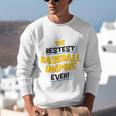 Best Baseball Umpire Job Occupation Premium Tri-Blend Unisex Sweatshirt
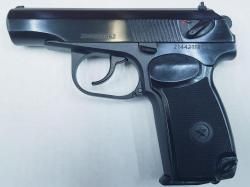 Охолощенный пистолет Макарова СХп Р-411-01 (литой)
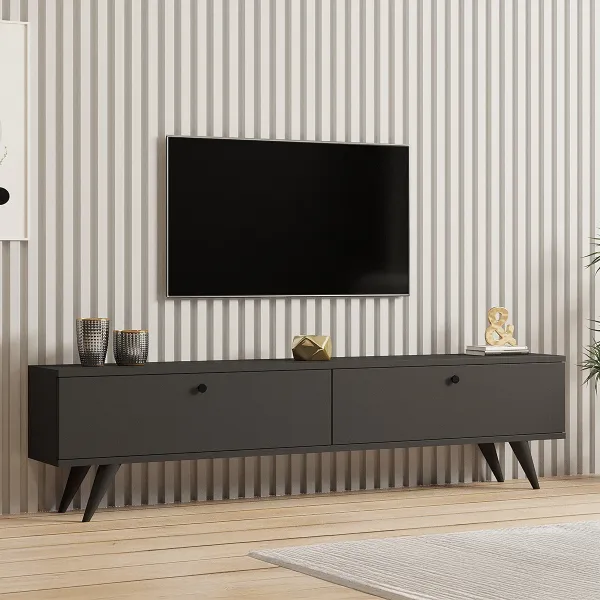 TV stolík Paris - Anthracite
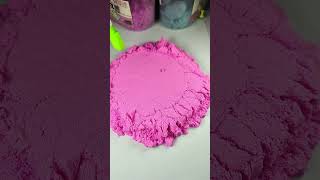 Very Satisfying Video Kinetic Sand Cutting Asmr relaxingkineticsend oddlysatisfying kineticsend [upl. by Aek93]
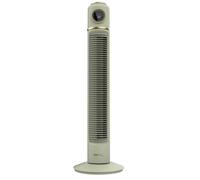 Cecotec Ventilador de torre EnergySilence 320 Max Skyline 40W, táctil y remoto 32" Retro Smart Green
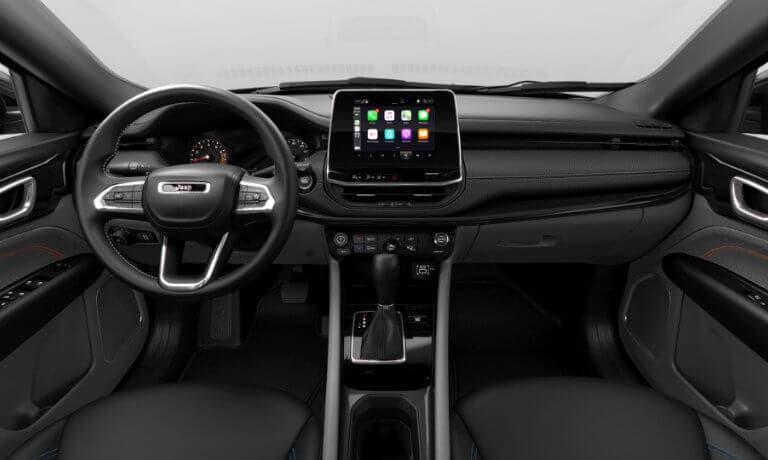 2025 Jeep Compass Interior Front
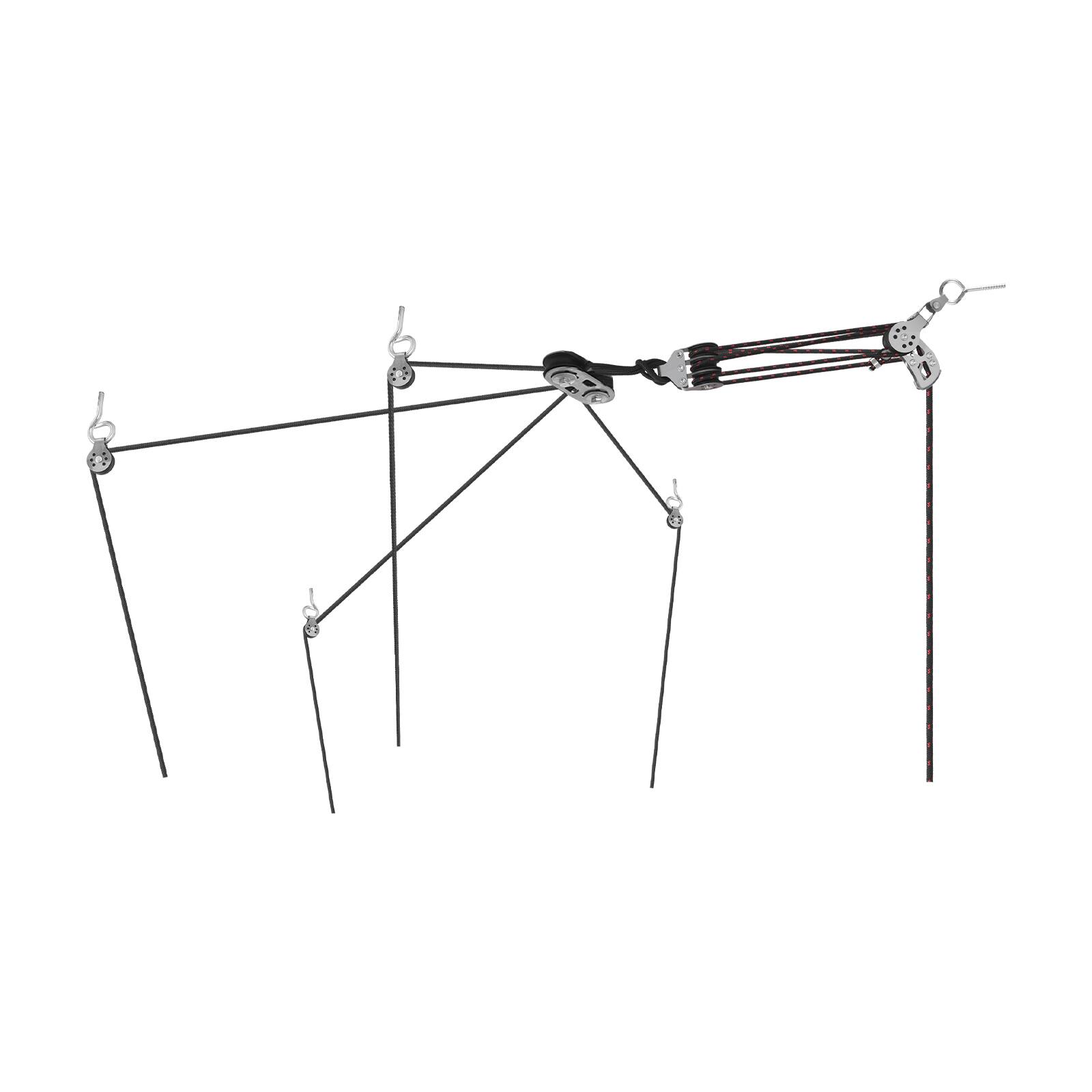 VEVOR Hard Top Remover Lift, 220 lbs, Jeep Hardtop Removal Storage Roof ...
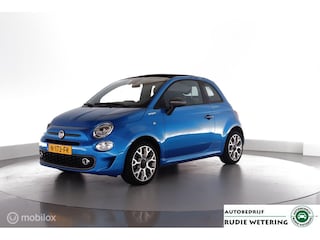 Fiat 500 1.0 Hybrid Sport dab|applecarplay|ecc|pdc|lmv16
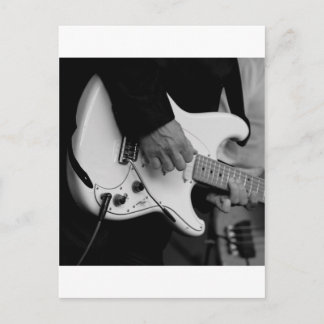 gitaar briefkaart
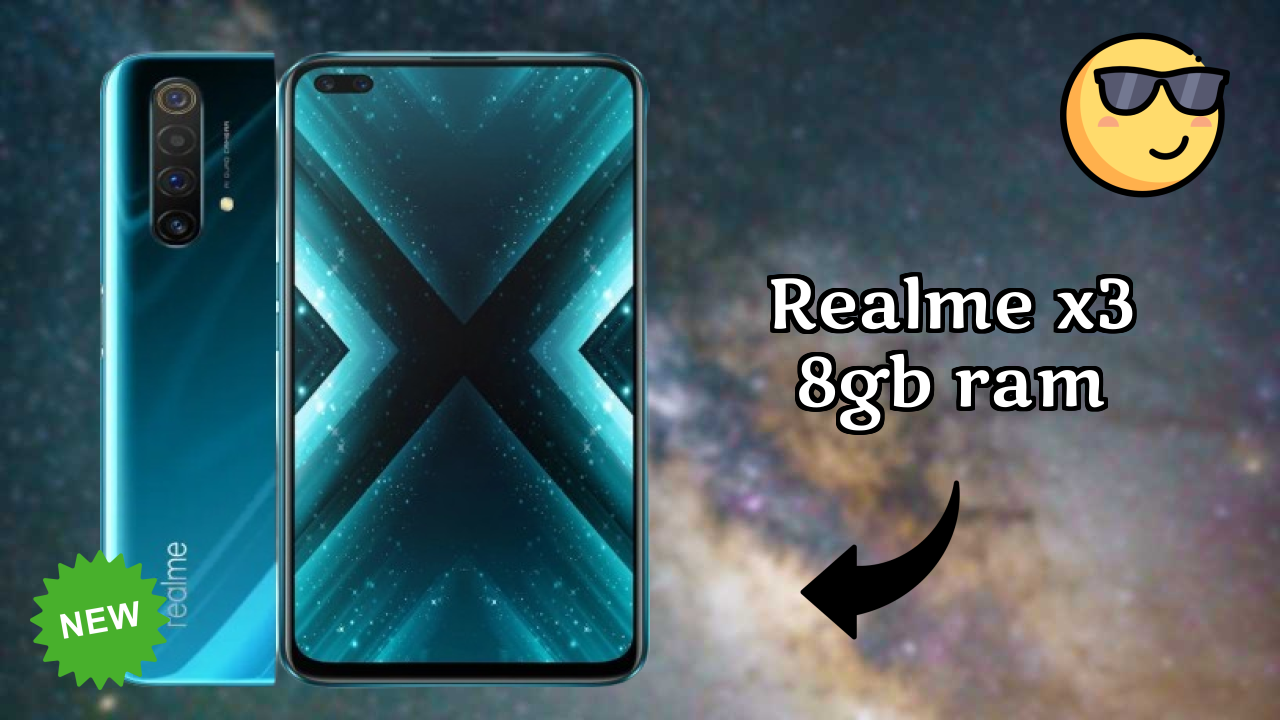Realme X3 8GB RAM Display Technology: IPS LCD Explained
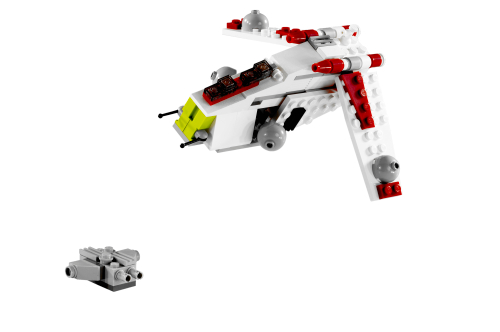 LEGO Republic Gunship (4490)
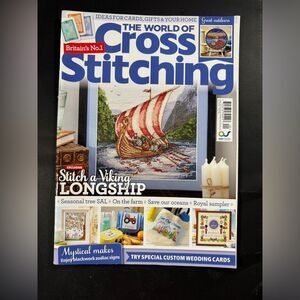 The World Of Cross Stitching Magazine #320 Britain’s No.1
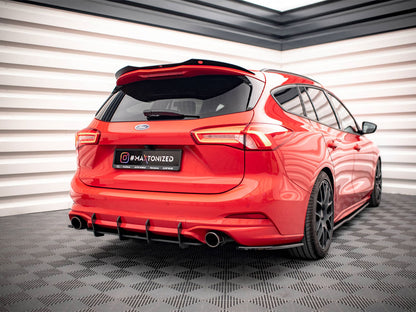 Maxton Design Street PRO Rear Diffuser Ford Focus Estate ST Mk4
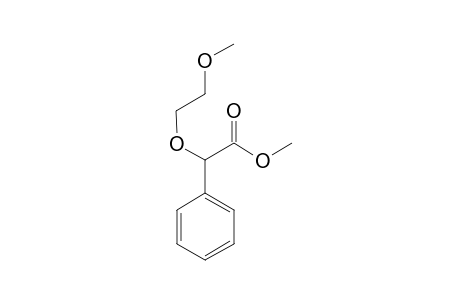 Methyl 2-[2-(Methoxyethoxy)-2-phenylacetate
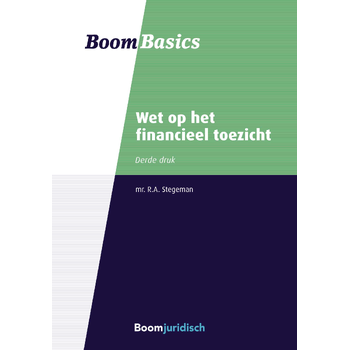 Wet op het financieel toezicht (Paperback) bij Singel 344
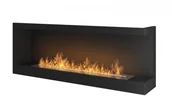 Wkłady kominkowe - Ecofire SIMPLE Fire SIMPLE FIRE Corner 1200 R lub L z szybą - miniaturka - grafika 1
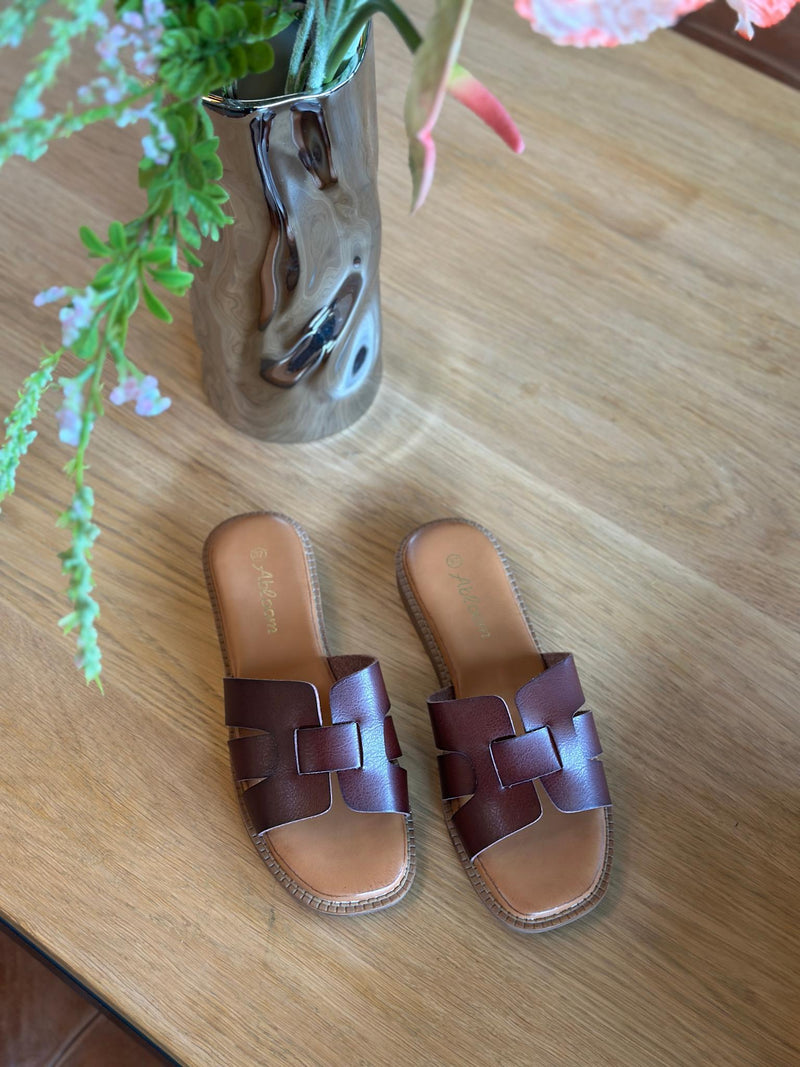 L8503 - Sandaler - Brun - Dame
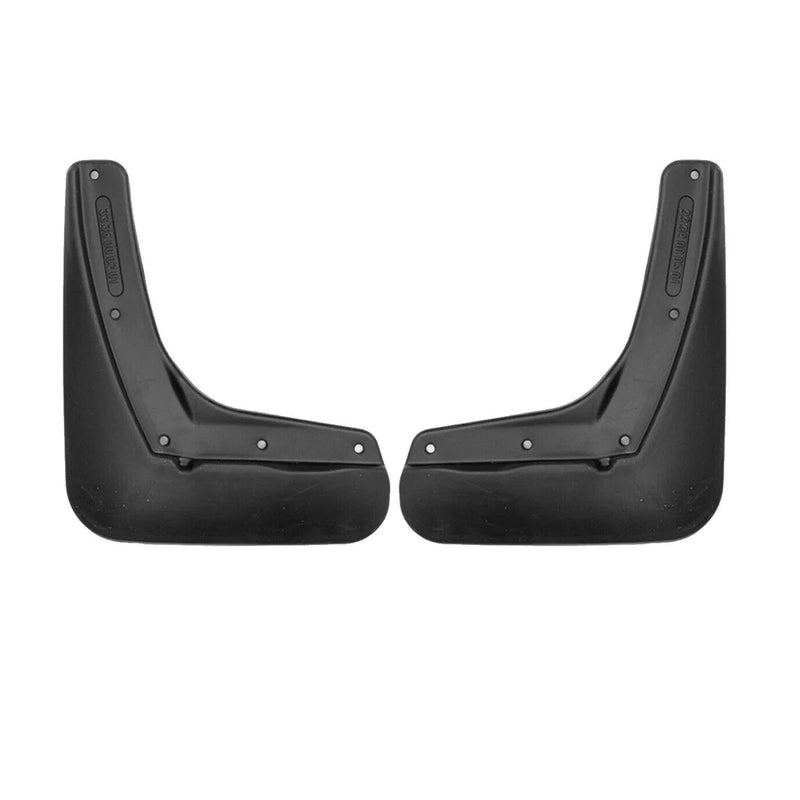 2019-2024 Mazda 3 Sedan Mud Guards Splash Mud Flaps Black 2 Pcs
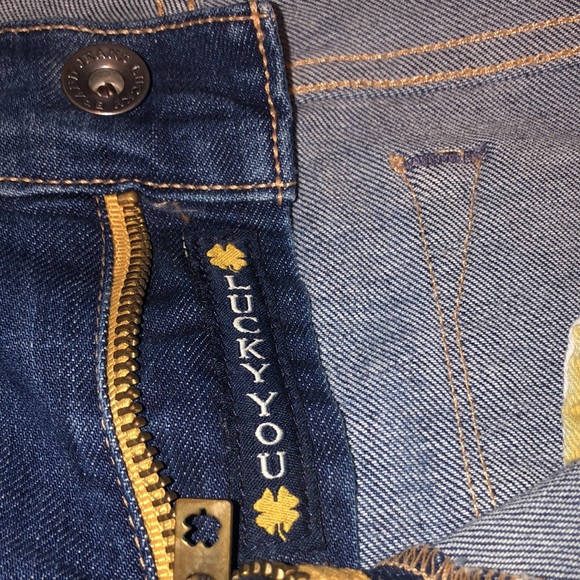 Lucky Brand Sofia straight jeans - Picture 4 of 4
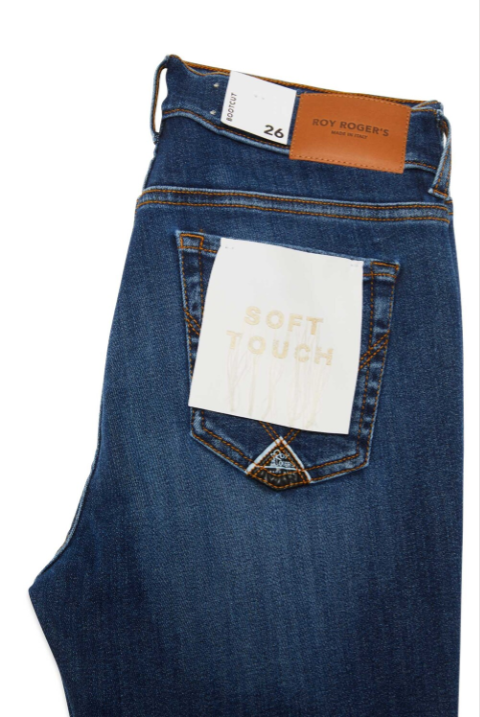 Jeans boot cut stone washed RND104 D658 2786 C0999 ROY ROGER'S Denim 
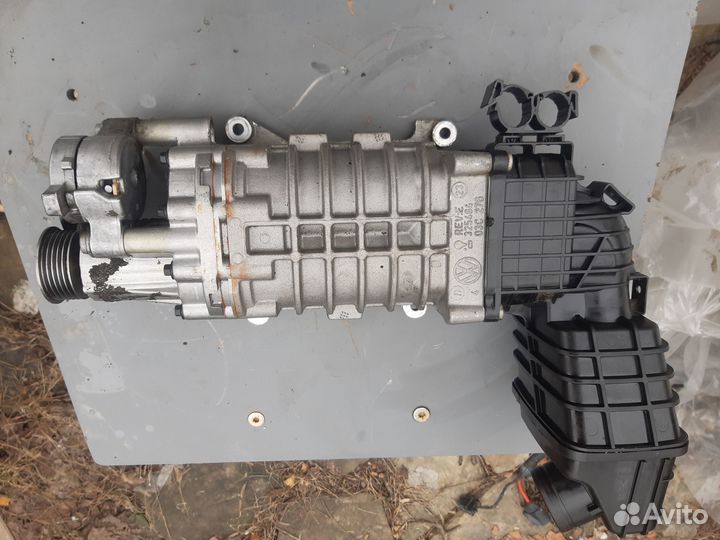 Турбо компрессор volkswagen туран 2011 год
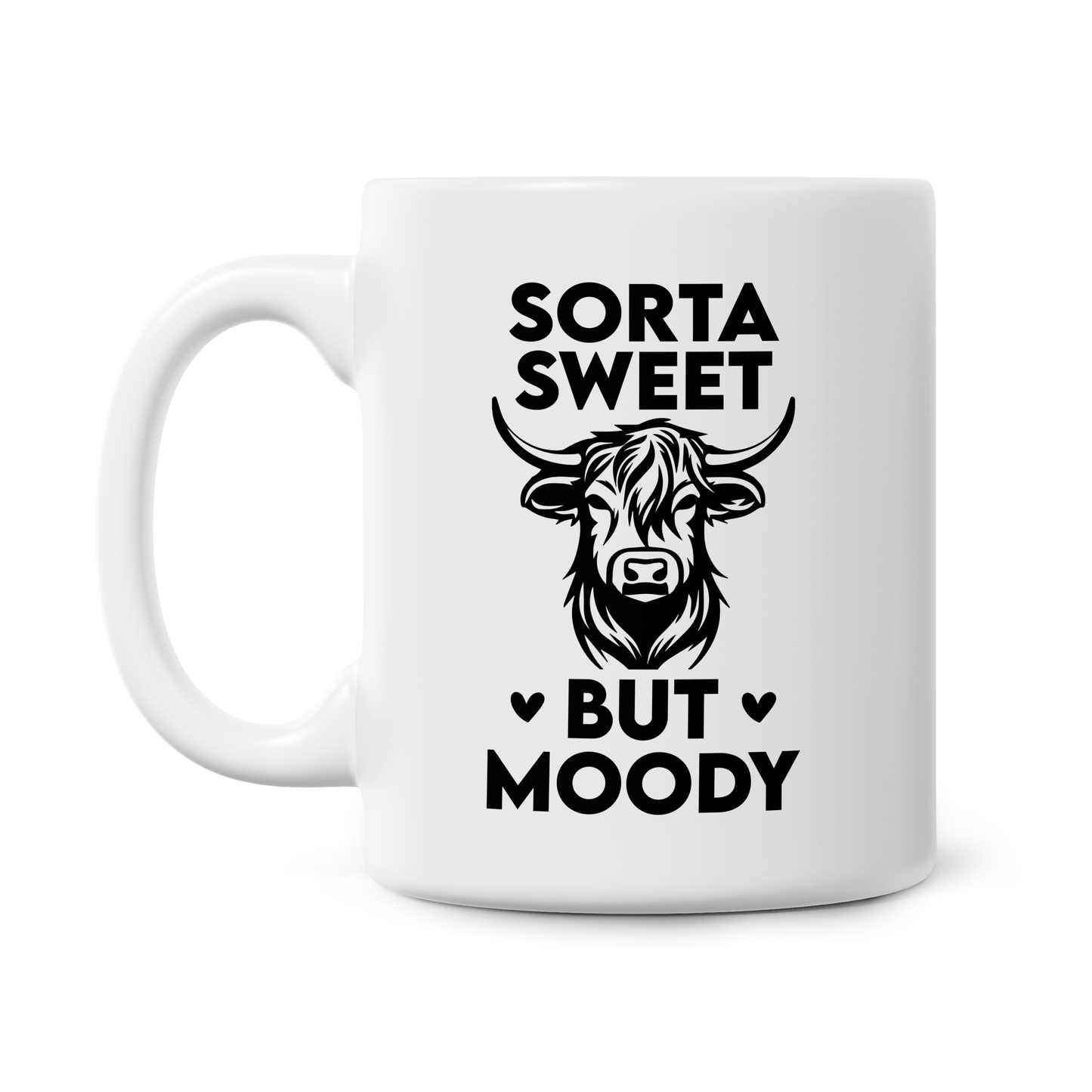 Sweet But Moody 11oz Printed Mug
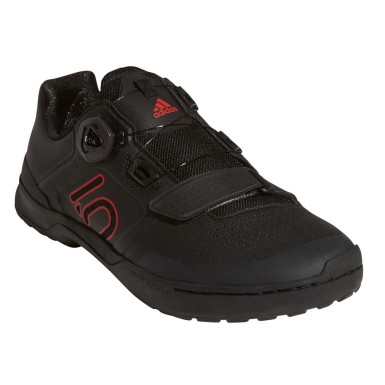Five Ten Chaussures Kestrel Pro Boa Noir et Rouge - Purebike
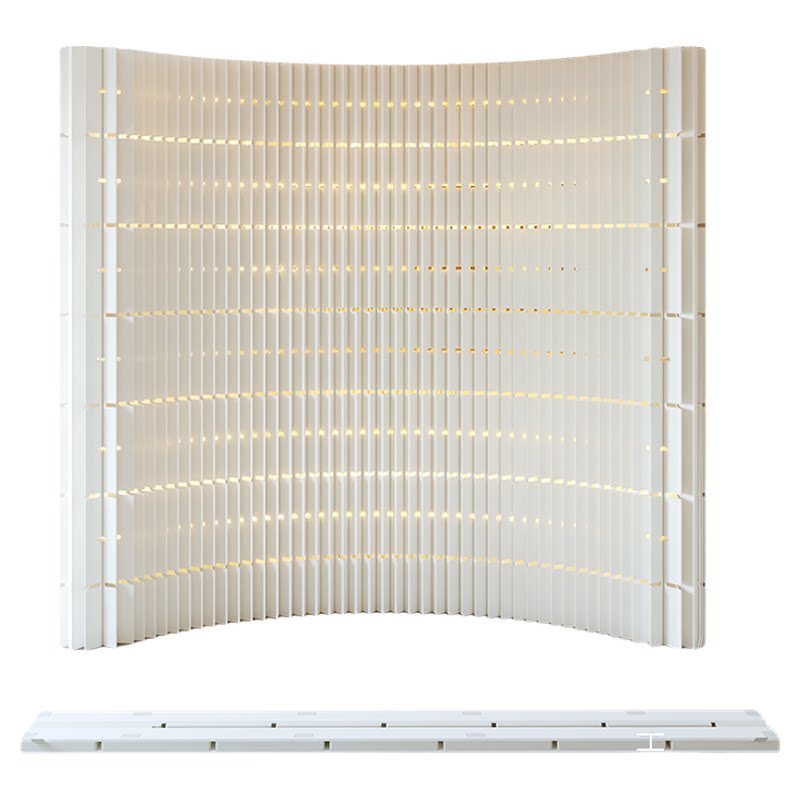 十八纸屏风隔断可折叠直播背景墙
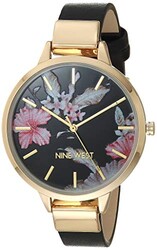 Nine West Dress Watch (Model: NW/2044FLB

------------------------------------------------------------------------

▸ ASSIGNMENT: Leaving out the images, return the entries above exactly as they read.

▸ TASK ANSWER:
 Best Baseball Umpire Job Occupation Premium Tri-Blend Unisex Sweatshirt
 Охолощенный пистолет Макарова СХп Р-411-01 (литой)
 TV stolík Paris - Anthracite
 Very Satisfying Video Kinetic Sand Cutting Asmr relaxingkineticsend oddlysatisfying kineticsend [upl. by Aek93]
 Cecotec Ventilador de torre EnergySilence 320 Max Skyline 40W, táctil y remoto 32" Retro Smart Green
 2025 Jeep Compass Interior Front
 VEVOR Hard Top Remover Lift, 220 lbs, Jeep Hardtop Removal Storage Roof ...
 Fiat 500 1.0 Hybrid Sport dab|applecarplay|ecc|pdc|lmv16
 gitaar briefkaart
Realme X3 8GB RAM Display Technology: IPS LCD Explained
 LEGO Republic Gunship (4490)
 The World Of Cross Stitching Magazine #320 Britain’s No.1
 Maxton Design Street PRO Rear Diffuser Ford Focus Estate ST Mk4
 Methyl 2-[2-(Methoxyethoxy)-2-phenylacetate
 Wet op het financieel toezicht (Paperback) bij Singel 344
 Wkłady kominkowe - Ecofire SIMPLE Fire SIMPLE FIRE Corner 1200 R lub L z szybą - miniaturka - grafika 1
 L8503 - Sandaler - Brun - Dame
 2019-2024 Mazda 3 Sedan Mud Guards Splash Mud Flaps Black 2 Pcs
 Lucky Brand Sofia straight jeans - Picture 4 of 4
 Jeans boot cut stone washed RND104 D658 2786 C0999 ROY ROGER'S Denim 
 Турбо компрессор volkswagen туран 2011 год
 Sweet But Moody 11oz Printed Mug
Five Ten Chaussures Kestrel Pro Boa Noir et Rouge - Purebike
 十八纸屏风隔断可折叠直播背景墙
 Nine West Dress Watch (Model: NW/2044FLB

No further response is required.